Многое зависит от людей, с которыми ты делишь подобные места. Мне порядком повезло. Правда, пани Бася руководила иногда слишком шумно, а пани Хеня впадала в инквизиторскую суровость, когда хотела что-нибудь узнать о моей былой жизни, но вот общество панны Гени в последнее время стало гораздо приятней. Она открыла для себя любовь, и ее резкости как не бывало, да и ехидничала она теперь редко, а весь свой пыл предназначала кому-то другому. Лицо Вальбурги уже не так часто превращалось в пористую пемзу, когда разговор касался темы, которую ни за что, ни за что не хотела оставить Геня, а Хельга перестала настойчиво зазывать меня в темный угол за ящиками.

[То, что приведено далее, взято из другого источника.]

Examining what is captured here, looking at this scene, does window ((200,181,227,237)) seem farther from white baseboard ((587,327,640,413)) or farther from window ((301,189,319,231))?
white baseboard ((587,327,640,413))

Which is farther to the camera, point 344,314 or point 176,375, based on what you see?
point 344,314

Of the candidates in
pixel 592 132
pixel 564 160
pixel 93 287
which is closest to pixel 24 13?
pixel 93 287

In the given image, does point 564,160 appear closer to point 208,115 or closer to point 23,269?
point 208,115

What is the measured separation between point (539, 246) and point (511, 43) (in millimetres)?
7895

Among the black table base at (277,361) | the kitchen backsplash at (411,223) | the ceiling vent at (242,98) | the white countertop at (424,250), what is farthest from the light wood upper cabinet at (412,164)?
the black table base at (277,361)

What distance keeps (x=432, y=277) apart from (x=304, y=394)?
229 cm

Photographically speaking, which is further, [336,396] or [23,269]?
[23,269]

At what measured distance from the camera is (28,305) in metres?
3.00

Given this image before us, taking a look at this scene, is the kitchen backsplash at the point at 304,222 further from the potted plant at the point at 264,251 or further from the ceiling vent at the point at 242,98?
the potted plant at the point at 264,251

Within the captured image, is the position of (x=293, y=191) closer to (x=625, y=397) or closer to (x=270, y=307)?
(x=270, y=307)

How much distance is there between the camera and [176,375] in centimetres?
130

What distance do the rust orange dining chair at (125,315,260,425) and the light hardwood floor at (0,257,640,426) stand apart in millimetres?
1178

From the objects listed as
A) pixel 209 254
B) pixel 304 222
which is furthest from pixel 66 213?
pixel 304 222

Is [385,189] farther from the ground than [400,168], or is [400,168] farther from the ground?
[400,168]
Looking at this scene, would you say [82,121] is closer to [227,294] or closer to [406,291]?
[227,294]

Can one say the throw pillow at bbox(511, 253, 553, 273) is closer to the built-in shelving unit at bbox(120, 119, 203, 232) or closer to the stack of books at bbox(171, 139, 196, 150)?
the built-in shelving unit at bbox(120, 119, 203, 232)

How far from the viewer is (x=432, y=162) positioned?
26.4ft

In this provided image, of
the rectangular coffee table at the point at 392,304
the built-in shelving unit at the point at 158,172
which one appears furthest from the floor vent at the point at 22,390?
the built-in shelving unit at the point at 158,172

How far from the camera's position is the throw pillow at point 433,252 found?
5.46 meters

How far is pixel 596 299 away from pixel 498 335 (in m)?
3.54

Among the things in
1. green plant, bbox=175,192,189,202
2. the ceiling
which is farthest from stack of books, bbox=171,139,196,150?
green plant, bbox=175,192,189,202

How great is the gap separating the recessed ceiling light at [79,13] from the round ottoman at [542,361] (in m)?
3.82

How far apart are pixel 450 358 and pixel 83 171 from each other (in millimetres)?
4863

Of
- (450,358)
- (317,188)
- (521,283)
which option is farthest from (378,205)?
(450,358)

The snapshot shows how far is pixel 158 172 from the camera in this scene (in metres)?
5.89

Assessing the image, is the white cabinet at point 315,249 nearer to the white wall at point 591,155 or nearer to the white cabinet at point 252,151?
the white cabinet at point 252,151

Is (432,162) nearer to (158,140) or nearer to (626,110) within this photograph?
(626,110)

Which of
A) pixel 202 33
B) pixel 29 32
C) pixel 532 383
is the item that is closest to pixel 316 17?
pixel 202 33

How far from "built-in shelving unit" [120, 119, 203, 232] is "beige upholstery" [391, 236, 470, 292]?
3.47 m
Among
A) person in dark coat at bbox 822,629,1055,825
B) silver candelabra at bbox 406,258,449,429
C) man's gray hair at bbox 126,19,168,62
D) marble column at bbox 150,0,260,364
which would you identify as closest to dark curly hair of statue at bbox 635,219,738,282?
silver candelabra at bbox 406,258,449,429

Конвоиры менялись часто, и новичкам нелегко было привыкнуть к царившему в подвале тону, но в этом им помогали женщины, а привыкали или не привыкали они ко мне, мне было безразлично. Правда, мне действовало на нервы, когда новоиспеченные конвоиры показывали свои автоматы, будто я сроду не видел такого замечательного инструмента, я пытался изолироваться и от них тоже, и не без успеха.

Короткий путь от тюрьмы до подвала на углу улицы Нарбутта я проходил всегда словно сжавшись, словно запеленатый. «Запеленатый» — точное слово: мне казалось, будто я обвязался платком и в то же время — и это осложняет дело — будто этот платок частица моего существа, я заползаю в себя самого и себя самого на себя накручиваю множеством витков.

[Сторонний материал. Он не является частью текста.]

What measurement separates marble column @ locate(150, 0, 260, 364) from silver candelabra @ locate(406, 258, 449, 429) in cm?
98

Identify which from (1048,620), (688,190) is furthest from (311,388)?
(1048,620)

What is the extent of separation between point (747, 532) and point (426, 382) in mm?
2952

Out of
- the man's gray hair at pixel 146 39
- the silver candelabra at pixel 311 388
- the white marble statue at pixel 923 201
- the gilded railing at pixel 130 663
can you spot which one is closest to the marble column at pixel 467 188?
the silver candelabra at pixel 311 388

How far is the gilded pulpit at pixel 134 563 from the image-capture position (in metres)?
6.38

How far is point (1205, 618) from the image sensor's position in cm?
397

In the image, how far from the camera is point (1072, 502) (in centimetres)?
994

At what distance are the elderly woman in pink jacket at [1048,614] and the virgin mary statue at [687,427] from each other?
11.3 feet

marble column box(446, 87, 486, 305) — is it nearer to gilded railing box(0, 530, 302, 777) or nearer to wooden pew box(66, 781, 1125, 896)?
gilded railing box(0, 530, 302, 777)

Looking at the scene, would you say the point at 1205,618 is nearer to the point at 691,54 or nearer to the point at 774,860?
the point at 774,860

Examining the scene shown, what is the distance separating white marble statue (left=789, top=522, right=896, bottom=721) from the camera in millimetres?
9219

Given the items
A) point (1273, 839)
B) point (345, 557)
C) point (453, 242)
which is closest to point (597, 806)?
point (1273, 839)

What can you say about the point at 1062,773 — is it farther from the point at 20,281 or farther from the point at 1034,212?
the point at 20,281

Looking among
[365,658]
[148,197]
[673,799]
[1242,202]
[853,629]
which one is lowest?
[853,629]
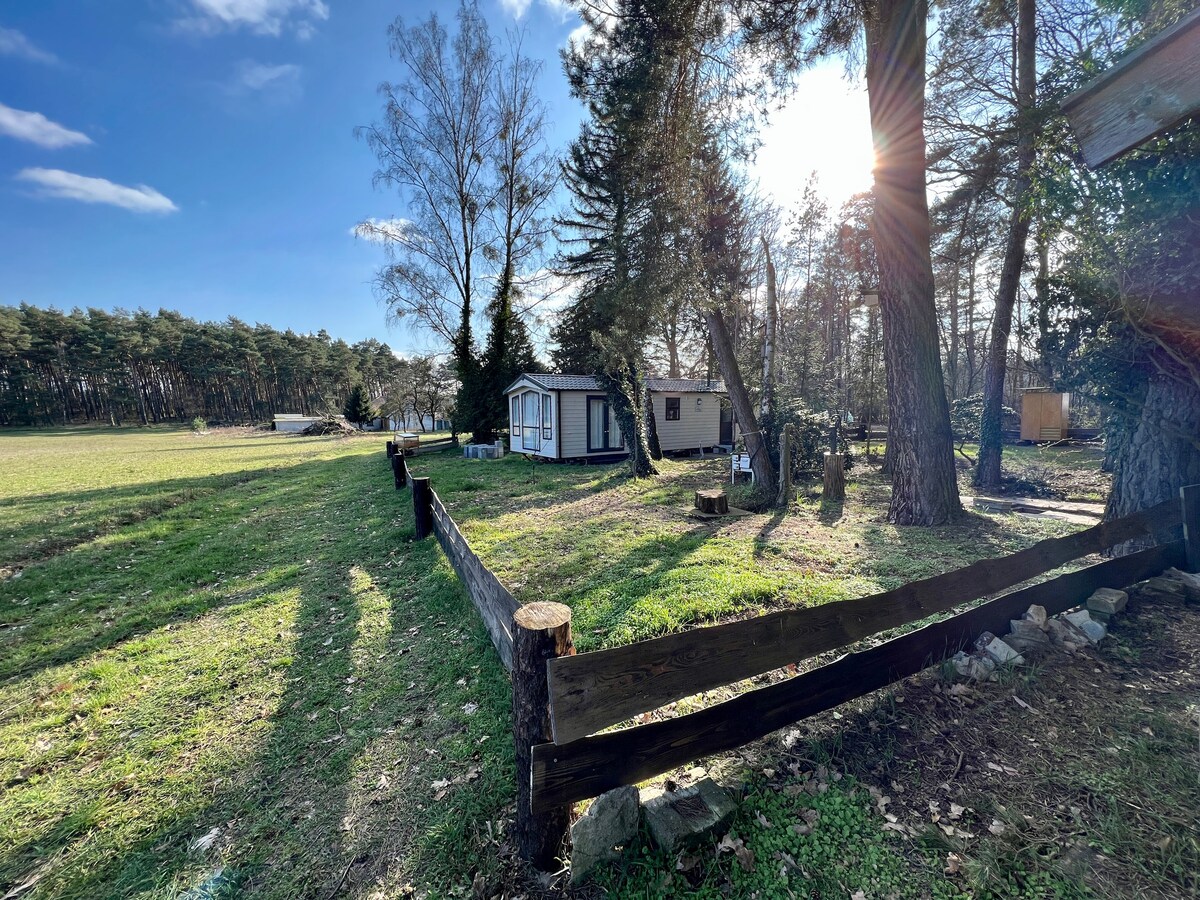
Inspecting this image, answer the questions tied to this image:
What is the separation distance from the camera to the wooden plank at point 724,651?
1629 mm

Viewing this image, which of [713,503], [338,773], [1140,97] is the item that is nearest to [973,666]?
[1140,97]

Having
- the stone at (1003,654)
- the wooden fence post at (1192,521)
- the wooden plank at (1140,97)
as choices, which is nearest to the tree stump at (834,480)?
the wooden fence post at (1192,521)

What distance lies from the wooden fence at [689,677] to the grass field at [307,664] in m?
0.41

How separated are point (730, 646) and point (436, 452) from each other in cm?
1800

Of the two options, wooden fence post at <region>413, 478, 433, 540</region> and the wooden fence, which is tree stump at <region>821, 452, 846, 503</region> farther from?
wooden fence post at <region>413, 478, 433, 540</region>

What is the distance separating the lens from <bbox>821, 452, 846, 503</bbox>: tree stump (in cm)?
818

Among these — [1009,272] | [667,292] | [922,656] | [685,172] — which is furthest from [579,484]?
[1009,272]

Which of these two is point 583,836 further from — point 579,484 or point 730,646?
point 579,484

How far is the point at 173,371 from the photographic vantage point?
46.3m

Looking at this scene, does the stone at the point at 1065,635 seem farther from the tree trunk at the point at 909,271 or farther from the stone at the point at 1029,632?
the tree trunk at the point at 909,271

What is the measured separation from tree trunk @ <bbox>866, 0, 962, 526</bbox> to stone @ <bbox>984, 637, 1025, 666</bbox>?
3999mm

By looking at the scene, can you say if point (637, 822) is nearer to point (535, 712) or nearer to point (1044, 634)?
point (535, 712)

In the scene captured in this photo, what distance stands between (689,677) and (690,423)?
15.8 meters

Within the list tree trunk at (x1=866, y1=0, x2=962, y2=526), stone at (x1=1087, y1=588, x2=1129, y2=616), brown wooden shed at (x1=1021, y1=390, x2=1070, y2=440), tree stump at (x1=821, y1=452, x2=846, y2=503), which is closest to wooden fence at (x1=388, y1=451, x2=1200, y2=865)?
stone at (x1=1087, y1=588, x2=1129, y2=616)
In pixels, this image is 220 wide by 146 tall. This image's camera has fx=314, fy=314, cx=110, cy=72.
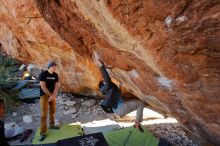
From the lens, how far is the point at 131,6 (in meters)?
3.52

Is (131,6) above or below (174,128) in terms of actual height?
above

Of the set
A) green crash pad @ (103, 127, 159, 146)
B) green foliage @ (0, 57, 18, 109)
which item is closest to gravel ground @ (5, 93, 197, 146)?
green foliage @ (0, 57, 18, 109)

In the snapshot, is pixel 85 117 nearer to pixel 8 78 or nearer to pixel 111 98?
pixel 111 98

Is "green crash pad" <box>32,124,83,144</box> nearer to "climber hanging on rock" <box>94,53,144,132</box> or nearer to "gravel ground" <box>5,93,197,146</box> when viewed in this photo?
"gravel ground" <box>5,93,197,146</box>

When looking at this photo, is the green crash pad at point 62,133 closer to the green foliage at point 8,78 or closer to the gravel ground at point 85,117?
the gravel ground at point 85,117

Не удивительно, что по утрам женщины находили меня таким подавленным, и они не переставали удивляться, что, немного посветлев к середине дня, к концу его, когда близилось окончание работы, я опять заметно мрачнел.

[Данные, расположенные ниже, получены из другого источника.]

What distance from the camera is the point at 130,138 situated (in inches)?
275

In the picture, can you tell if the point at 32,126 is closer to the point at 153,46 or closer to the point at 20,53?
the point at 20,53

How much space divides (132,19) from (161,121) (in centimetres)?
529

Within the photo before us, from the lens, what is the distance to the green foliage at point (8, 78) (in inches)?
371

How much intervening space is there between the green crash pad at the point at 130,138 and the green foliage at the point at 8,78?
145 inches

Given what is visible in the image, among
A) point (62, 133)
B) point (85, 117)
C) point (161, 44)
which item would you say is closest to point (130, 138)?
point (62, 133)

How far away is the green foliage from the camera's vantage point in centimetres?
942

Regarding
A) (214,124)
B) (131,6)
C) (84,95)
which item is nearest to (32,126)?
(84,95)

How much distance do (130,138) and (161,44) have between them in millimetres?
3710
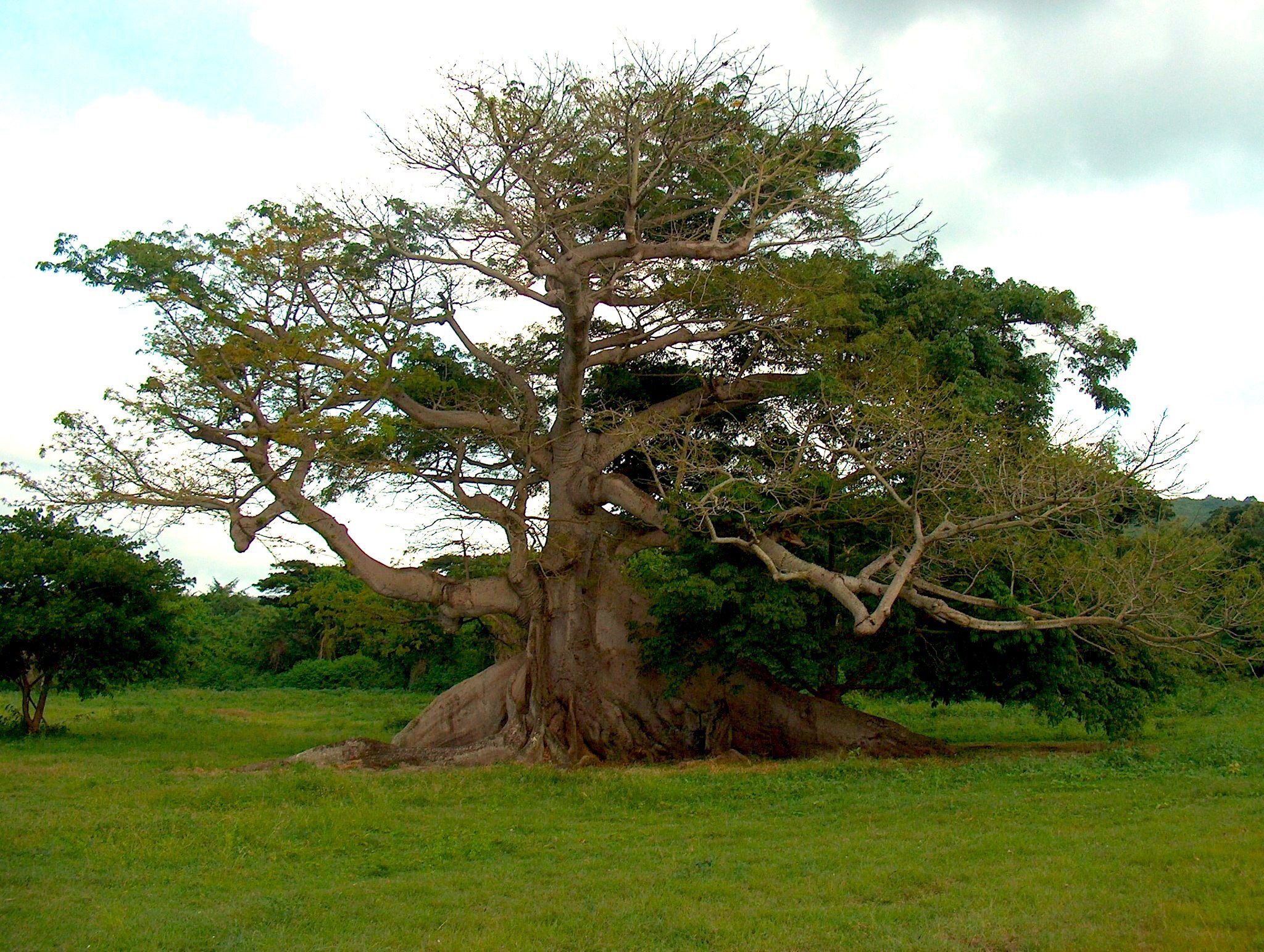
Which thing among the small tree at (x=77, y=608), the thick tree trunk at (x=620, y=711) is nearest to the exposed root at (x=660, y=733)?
the thick tree trunk at (x=620, y=711)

Как бы я мог им это объяснить? Что, по-моему, мне не место там, куда меня отводили на ночь? Разве кто-нибудь встречал человека, сидевшего в тюрьме и считавшего, что там ему и место? Что я охотнее остался бы здесь, на сименсовских досках, нежели вернулся на асфальт, к вонючим ложкам? А может, завтра я захочу еще перину? Что я готов изо всех сил уцепиться за их беспечную человечность? Что, что он сказал, этот Марек, за что он готов уцепиться? Ах, боже ты мой милостивый!

Боюсь, я задал им достаточно загадок, потому что уже сработалось объяснение, что Марек — это арестованный поэт и в то же время, по слухам, нешуточный злодей, а при таком сочетании удивляться нечему.

Все-таки мои дамы не могли не удивиться, когда я, едва выпутавшись из своих витков и складок, принялся многословно рассказывать о виденном мною почтовом ящике и о женщине, бросившей туда какую-то бумагу. Подумать только: почтовый ящик на пути из тюрьмы сюда и женщина, которая использовала его по назначению!